In what is touted to be the biggest acquisition in India's online travel space, Makemytrip will acquire rival ibibo in a deal that may be valued at over Rs 12,000 crore.
South Africa’s Naspers and China’s Tencent Holdings are selling ibibo Group to MakeMyTrip in exchange for an issuance of new shares by MakeMyTrip, the company said in a statement.
Upon closing of the transaction, MakeMyTrip will own 100 per cent of ibibo Group. Naspers and Tencent will become the single largest shareholder in MakeMyTrip, owning a 40 per cent stake and will contribute proportionate working capital upon closing, it added.
Congratulating the makemytrip and Goibibo teams for the merger, Aloke Bajpai, CEO & Co founder, ixigo said,the last 12 months had seen heavy discounting on the hotels segment as competition between these two OTAs had intensified. So, we expect less discounting and more sanity to prevail in hotel pricing and hence margin improvement for all travel players.
"Customers and suppliers will benefit from more integrated product offerings, but at the same concentration of market share may impact pricing negatively for both suppliers and customers," he added.
The merger will bring together all brands of both companies together, creating a bouquet of leading travel brands like MakeMyTrip, Rightstay and ibibo Group’s goibibo, redBus, Ryde and Rightstay. These brands together processed 34.1 million transactions during FY2016.
Additionally, prior to closing, a USD 180 million, 5-year convertible notes issued by MakeMyTrip to Ctrip.com International Ltd in January 2016 will also be converted into common equity, resulting in Ctrip having an approximately 10 per cent stake in the combined entity, it added.
The transaction is expected to close by the end of December 2016 and is subject to approval by MakeMyTrip shareholders and regulatory approvals.
Commenting on the development, MakeMyTrip Founder Deep Kalra said: “We expect this deal to create an even more scalable business with the expertise to transform the booking experience for Indian travellers. I am delighted to be leading such a strong team in our next chapter of high-growth in this dynamic industry.”
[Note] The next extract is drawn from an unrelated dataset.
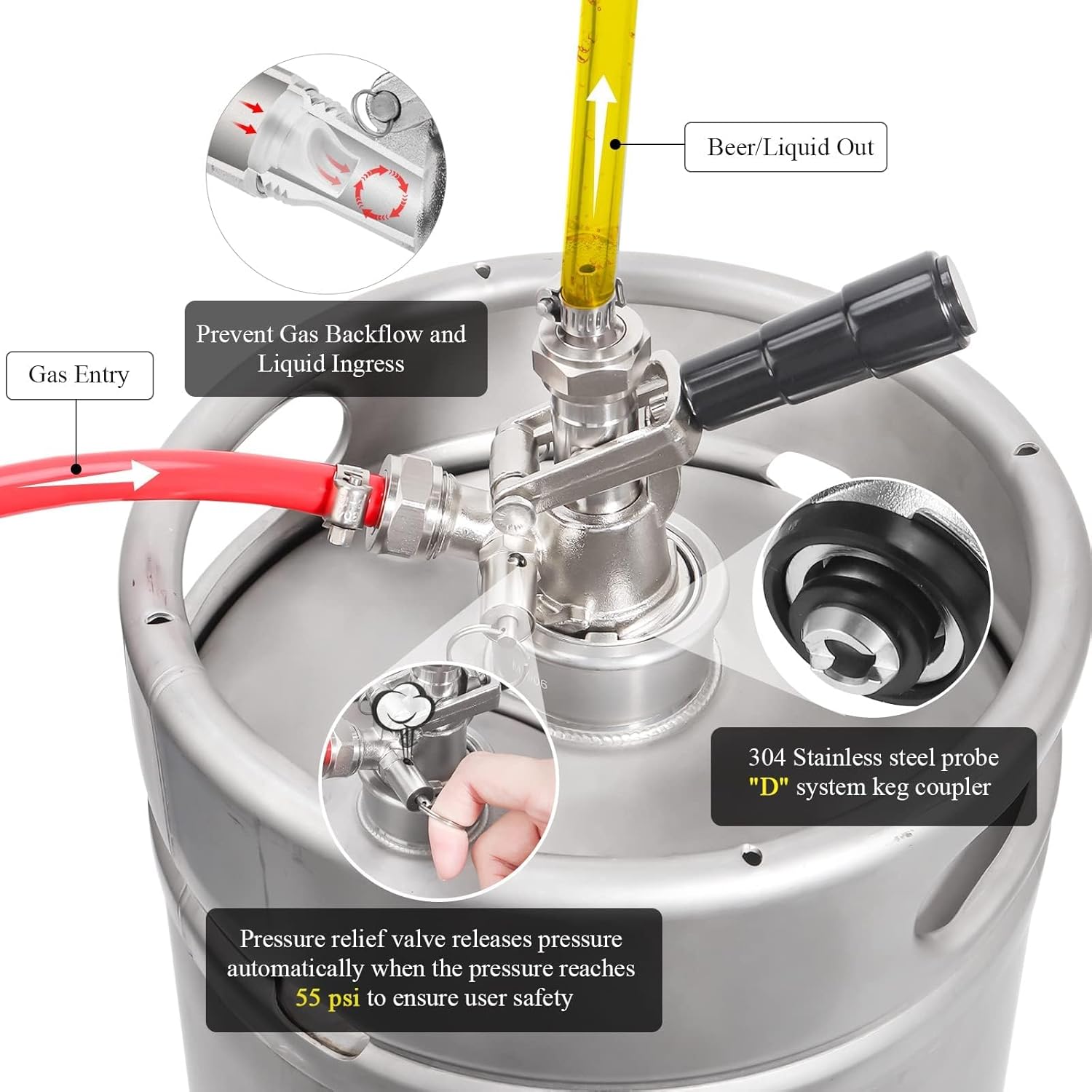 Beer/Liquid Out

Prevent Gas Backflow and Liquid Ingress

Gas Entry

304 Stainless steel probe "D" system keg coupler

Pressure relief valve releases pressure automatically when the pressure reaches 55 psi to ensure user safety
“India is a key market for Naspers and this deal reinforces our commitment to the country. ibibo and MakeMyTrip have built leading companies through their innovative use of technology to create exceptional experiences for people traveling throughout India and, increasingly, beyond,” Naspers CEO Bob van Dijk said.
Following the closing of the proposed transaction, MakeMyTrip Founder Deep Kalra will remain Group CEO and Executive Chairman of the company and Co-founder Rajesh Magow will continue to remain CEO India of MakeMyTrip, it added.
Founder and CEO of ibibo Group, Ashish Kashyap, will join MakeMyTrip’s executive team as a Co-founder and President of the organisation, MakeMyTrip said.
“Deep, Rajesh and I saw a great opportunity to join forces, and I am excited that this merger enables all of us to continue a great journey together as the leading travel group in India,” ibibo Group CEO Ashish Kashyap said.
According to a Morgan Stanley note, the combined entity is valued at $1.8 billion.
While Morgan Stanley acted as the financial advisor to MakeMyTrip Goldman Sachs served as financial advisor to Ibibo and Naspers.
MakeMyTrip shares rose more than 42% on NASDAQ in early trades on Tuesday, valuing the company at about $1.2 billion.